→ TASK TO CARRY OUT: Continue the article about local COVID-19 testing at MCW's laboratory, starting after its last sentence.

Leading the way in local testing

When Steven H. Kroft, MD, professor and chair of pathology and laboratory medicine at MCW, recalls the trials and tribulations experienced by his department and Wisconsin Diagnostic Laboratories (WDL) in the initial months of the COVID-19 pandemic in Wisconsin, he admits he’s exhausted. “It was a fly-by-the-seat-of-our-pants experience,” he notes. “There was a lot of scrambling.”

But while figuring out a diagnostic testing process for COVID-19 and meeting the demand of the community were the biggest challenges, it wasn’t just scientific ingenuity that put WDL at the front of the pack in the state; much of the lab’s successes came from the relationships its members had formed with vendors and suppliers over the years.

“Our team was on the phone constantly to obtain the supplies we needed to perform the initial CDC ‘gold standard’ test. Our colleagues at the Children’s Wisconsin Laboratory, the Midwestern Respiratory Virus Program and the MCW Genomic Sciences and Precision Medicine Center also helped out early on to fill gaps when we needed it,” explains Dr. Kroft. “And then what saved us was leveraging existing vendor relationships once other FDA emergency-use-authorized tests became available that could run on existing lab instruments.”

Steven H. Kroft, MDThose longstanding relationships allowed WDL to test on multiple platforms simultaneously, which buffered the lab against any breakdowns in a single supply chain. The results were critical for the lab’s clinical colleagues in the Froedtert & MCW health network. With an average turnaround time of seven hours for non-rapid COVID-19 diagnostic tests (compared to days for commercial labs), providers could appropriately triage and treat patients – and were able to expand beyond only testing symptomatic patients earlier than other health systems.

→ PROVIDED RECORDS:
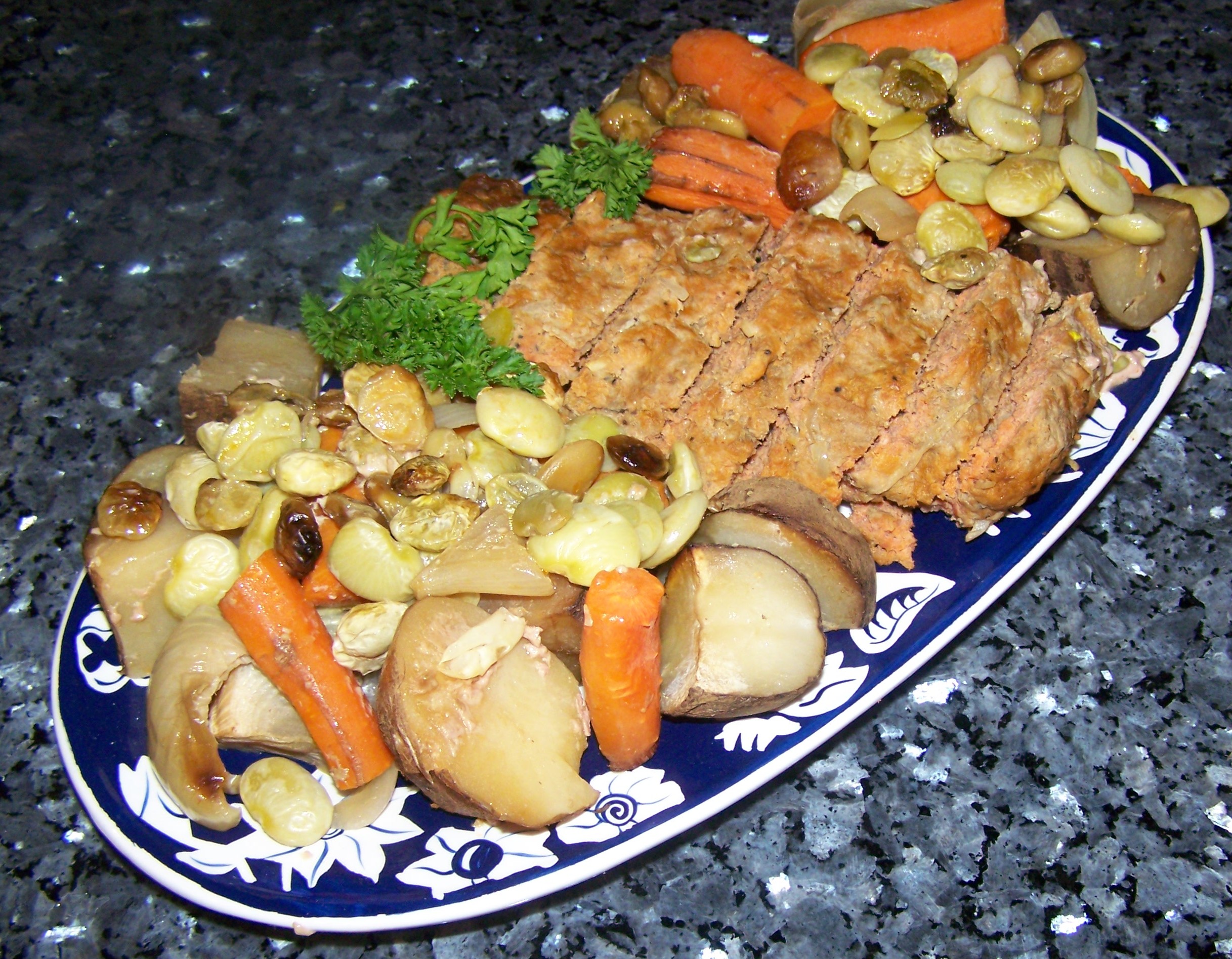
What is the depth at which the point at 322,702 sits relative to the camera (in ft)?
9.20

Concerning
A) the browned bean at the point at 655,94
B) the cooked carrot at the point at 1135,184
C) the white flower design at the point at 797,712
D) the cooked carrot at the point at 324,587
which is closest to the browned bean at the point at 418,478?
the cooked carrot at the point at 324,587

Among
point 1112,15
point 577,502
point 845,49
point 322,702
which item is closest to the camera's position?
point 322,702

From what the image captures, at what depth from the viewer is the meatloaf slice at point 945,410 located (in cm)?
307

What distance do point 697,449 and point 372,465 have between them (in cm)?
107

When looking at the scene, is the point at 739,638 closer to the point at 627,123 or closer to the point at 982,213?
the point at 982,213

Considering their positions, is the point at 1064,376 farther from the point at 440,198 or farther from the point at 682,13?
the point at 682,13

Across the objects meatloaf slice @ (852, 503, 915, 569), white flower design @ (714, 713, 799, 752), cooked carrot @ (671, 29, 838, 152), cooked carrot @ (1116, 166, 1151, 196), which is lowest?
white flower design @ (714, 713, 799, 752)

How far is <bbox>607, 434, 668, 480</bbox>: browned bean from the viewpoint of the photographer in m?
3.07

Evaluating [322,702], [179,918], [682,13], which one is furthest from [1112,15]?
[179,918]

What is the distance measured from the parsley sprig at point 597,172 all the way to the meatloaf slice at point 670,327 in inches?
12.4

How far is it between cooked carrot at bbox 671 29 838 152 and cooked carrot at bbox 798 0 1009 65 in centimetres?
20

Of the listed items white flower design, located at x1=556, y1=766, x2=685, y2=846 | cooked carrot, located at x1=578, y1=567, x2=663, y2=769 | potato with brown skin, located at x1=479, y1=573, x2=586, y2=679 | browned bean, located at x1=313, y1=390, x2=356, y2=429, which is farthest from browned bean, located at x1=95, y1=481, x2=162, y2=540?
white flower design, located at x1=556, y1=766, x2=685, y2=846

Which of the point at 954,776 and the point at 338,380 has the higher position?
the point at 338,380

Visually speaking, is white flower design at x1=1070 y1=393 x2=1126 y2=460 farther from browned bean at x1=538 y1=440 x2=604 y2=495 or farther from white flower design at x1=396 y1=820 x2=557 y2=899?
white flower design at x1=396 y1=820 x2=557 y2=899
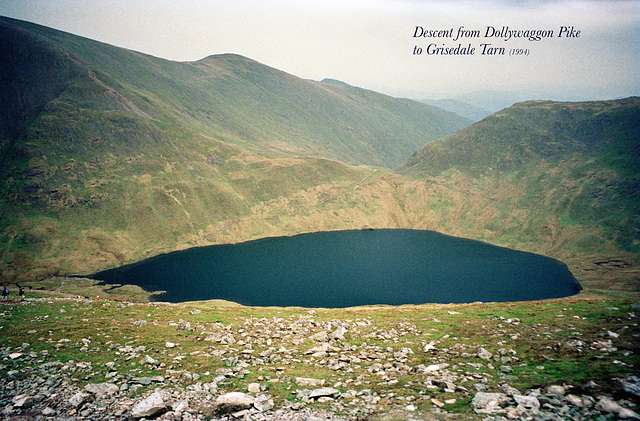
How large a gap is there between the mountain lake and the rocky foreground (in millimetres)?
65680

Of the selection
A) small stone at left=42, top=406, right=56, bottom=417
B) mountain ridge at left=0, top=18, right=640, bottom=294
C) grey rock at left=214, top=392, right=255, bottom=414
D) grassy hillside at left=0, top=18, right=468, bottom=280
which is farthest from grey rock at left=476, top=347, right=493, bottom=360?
grassy hillside at left=0, top=18, right=468, bottom=280

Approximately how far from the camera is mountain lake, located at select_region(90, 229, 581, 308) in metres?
98.7

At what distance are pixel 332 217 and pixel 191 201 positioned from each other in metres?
81.6

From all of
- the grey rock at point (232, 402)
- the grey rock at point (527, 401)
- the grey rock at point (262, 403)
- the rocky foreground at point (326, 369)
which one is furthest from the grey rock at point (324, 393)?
the grey rock at point (527, 401)

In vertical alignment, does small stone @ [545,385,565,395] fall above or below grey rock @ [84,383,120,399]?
above

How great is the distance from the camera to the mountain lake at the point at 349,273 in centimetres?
9869

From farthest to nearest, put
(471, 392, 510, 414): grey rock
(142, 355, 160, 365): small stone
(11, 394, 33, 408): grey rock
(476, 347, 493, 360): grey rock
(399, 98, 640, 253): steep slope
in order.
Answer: (399, 98, 640, 253): steep slope → (142, 355, 160, 365): small stone → (476, 347, 493, 360): grey rock → (11, 394, 33, 408): grey rock → (471, 392, 510, 414): grey rock

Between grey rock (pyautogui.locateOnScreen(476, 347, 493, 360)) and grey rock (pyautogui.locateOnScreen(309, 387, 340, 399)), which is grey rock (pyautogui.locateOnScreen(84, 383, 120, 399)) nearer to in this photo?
grey rock (pyautogui.locateOnScreen(309, 387, 340, 399))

→ ANSWER TO THIS TASK:
And once Dr. Kroft and his team saw the sensitivity and specificity of some of the lab-based COVID-19 antibody tests, this form of testing came into play as well, though this addition required a shift in thinking.

“I went from arguing that there was no plausible use case for antibody testing other than convalescent plasma therapy to recommending that the health system make antibody testing available to everyone,” Dr. Kroft admits. “It was a journey for me to get to that perspective, but we need to better understand the dynamics of the virus within our populations, and antibody testing allows that.”

Overall, these testing successes have put WDL and MCW’s department of pathology in the local spotlight. “Because the state labs didn’t have the capacity and the commercial labs couldn’t turn around the testing quickly, academic labs like ours naturally stepped into a public health lab function, focusing on population health as well as individual patient results,” Dr. Kroft says. “We are showcasing what we can do and how we can be part of the team – optimizing care for our patients and providing guidance and strategy for a healthy restart of our businesses and schools. It’s definitely a silver lining for such a challenging public health crisis.”